Note well, this story carries an adult content advisory. This is not a cute little children's book, like the Oz books of L. Frank Baum and those who carried on after his death. It is not an innocent fantasy in a magic world full of whimsy and nonsense. Dorothy only briefly appears in it. It's the life story of the Wicked Witch of the West, and you already know how that ends: with a scream of agony and a wail of despair as a bucketful of water melts her. What you don't know is how she became wicked.

Elphaba Thropp was always mean and green. It was tough on her family from the day she was born. It gave her trouble later when she was in college with Glinda, who would one day be called the good witch, and her beautiful but disabled sister Nessarose, a.k.a. the Wicked Witch of the East. They didn't come into these nicknames until much later. Some of that had to do with religion, politics, and personality. Some of it really had to do with a mysterious, magic-tinged fate.

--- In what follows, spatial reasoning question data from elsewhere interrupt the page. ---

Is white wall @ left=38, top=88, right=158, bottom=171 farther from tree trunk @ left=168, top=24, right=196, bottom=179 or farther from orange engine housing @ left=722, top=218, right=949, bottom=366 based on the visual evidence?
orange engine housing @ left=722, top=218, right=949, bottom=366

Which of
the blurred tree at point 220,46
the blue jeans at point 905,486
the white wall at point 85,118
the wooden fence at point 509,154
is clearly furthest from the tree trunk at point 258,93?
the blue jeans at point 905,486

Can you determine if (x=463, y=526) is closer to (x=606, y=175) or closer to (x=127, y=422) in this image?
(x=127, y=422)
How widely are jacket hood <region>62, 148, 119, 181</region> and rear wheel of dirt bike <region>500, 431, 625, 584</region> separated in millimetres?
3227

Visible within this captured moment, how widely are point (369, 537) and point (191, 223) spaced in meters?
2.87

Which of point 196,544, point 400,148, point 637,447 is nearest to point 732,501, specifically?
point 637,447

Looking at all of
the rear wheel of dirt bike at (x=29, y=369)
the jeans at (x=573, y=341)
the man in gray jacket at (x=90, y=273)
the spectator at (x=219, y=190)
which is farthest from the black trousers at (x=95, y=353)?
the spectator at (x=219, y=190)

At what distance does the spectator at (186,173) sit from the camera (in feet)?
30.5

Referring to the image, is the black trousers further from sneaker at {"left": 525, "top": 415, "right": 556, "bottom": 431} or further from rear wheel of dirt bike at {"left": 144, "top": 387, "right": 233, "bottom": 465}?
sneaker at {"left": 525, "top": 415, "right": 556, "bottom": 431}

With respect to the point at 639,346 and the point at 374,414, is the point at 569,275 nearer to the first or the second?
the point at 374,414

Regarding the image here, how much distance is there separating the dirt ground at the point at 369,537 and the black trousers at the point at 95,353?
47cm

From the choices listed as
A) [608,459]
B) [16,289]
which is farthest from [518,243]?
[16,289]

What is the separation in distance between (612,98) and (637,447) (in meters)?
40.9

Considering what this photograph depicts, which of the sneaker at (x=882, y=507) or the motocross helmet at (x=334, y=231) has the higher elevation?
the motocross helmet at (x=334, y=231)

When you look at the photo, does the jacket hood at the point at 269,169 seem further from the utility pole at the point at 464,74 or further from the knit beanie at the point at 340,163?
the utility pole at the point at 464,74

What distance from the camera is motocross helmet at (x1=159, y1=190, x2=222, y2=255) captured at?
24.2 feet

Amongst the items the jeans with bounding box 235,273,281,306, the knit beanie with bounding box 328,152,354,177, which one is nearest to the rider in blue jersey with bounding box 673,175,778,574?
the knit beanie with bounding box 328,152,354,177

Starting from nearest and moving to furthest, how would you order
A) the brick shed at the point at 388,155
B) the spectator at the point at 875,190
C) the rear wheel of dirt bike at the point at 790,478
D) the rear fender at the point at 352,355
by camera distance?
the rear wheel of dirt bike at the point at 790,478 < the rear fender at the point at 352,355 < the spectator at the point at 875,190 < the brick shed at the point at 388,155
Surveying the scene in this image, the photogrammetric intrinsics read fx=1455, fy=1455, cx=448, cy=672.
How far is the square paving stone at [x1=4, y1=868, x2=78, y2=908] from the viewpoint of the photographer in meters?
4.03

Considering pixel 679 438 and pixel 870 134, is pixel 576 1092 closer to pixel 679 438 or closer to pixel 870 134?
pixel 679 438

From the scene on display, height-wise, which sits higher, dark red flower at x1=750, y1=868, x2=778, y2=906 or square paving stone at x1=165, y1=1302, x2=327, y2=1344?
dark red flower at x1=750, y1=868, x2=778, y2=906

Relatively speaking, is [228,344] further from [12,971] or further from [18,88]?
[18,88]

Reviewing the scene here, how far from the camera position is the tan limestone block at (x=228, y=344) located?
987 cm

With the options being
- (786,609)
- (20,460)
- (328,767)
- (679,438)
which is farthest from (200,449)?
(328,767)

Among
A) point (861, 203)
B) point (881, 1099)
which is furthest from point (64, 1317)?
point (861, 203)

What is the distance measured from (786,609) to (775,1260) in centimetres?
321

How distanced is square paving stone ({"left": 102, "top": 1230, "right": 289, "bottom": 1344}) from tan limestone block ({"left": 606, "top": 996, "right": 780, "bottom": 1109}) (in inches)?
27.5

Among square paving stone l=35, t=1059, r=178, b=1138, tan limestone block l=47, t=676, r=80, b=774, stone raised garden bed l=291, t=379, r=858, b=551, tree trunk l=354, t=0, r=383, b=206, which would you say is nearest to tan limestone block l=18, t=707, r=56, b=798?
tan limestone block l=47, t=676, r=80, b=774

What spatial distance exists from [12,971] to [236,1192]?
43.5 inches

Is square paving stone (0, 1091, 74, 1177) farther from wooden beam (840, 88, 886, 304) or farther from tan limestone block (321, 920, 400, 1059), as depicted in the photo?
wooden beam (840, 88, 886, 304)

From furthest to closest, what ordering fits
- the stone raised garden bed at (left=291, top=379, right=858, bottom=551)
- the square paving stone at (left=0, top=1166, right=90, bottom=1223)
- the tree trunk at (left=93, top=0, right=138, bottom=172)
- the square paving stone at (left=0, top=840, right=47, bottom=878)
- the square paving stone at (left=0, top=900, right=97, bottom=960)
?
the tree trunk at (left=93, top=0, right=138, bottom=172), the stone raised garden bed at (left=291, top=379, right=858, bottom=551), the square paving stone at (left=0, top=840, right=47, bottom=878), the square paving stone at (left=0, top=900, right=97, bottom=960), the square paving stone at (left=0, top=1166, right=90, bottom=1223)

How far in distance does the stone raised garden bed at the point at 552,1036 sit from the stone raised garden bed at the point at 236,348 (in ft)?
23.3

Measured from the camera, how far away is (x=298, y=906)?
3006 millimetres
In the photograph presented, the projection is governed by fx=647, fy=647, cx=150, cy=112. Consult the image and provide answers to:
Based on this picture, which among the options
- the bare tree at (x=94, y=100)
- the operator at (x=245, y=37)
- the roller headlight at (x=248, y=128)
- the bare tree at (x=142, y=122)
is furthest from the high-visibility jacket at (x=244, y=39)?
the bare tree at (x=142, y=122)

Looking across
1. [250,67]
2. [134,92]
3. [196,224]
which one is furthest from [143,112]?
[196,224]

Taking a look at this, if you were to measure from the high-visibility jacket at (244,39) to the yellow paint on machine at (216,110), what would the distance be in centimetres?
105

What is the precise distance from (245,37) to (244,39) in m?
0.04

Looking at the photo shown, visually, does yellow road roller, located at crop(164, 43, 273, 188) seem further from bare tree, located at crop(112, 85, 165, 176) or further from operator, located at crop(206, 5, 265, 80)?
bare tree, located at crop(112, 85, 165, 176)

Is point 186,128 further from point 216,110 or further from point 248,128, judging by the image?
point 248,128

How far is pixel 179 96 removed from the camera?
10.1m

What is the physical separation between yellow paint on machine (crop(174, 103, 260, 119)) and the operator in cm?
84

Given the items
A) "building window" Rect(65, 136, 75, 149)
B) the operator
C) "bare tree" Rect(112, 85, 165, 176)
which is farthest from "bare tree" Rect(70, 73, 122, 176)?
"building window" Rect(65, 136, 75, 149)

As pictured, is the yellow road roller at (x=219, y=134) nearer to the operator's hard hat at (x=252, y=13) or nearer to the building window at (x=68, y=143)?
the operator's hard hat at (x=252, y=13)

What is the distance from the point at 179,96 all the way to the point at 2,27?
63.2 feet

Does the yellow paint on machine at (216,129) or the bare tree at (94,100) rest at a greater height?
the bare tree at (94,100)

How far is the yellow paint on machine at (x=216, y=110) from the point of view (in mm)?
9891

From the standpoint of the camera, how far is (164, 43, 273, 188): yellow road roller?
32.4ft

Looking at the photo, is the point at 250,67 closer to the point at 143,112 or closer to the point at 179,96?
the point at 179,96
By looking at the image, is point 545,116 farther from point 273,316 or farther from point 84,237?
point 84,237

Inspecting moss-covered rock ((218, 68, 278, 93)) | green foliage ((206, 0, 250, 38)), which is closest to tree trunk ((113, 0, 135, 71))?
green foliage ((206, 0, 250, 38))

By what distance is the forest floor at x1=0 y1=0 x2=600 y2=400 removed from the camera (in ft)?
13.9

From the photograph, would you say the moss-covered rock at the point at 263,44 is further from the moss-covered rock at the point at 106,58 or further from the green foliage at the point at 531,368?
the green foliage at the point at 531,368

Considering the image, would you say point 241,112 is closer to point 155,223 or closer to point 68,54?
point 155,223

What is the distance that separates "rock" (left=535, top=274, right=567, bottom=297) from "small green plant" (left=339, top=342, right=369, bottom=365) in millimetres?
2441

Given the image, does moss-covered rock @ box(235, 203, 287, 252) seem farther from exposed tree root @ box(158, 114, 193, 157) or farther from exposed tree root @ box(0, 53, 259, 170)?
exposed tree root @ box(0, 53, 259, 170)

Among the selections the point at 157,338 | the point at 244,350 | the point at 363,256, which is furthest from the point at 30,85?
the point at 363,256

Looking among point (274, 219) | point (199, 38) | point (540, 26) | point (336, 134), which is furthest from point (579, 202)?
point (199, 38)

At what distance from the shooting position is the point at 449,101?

It's an adult book, as I was saying just now. Partly this means it has coarse language and graphic scenes of sex and violence. And partly it means that it explores grown-up issues, like the tension between religious belief and unbelief, whether or not people have a soul, the rights of animals (not to mention Animals), the dangers of a society ruled by pragmatists, nihilists, and totalitarian strongmen. It touches on adultery, substance abuse, the ethics of education, and economic and cultural inequality. Above all, it is about a woman's quest for forgiveness.

The sequels to this book are Son of a Witch, A Lion Among Men, and Out of Oz. Maguire's other work includes the Hamlet Chronicles series of seven children's books, counting down from Seven Spiders Spinning; Confessions of an Ugly Stepsister; Mirror Mirror; and What-the-Dickens: The Story of a Rogue Tooth Fairy.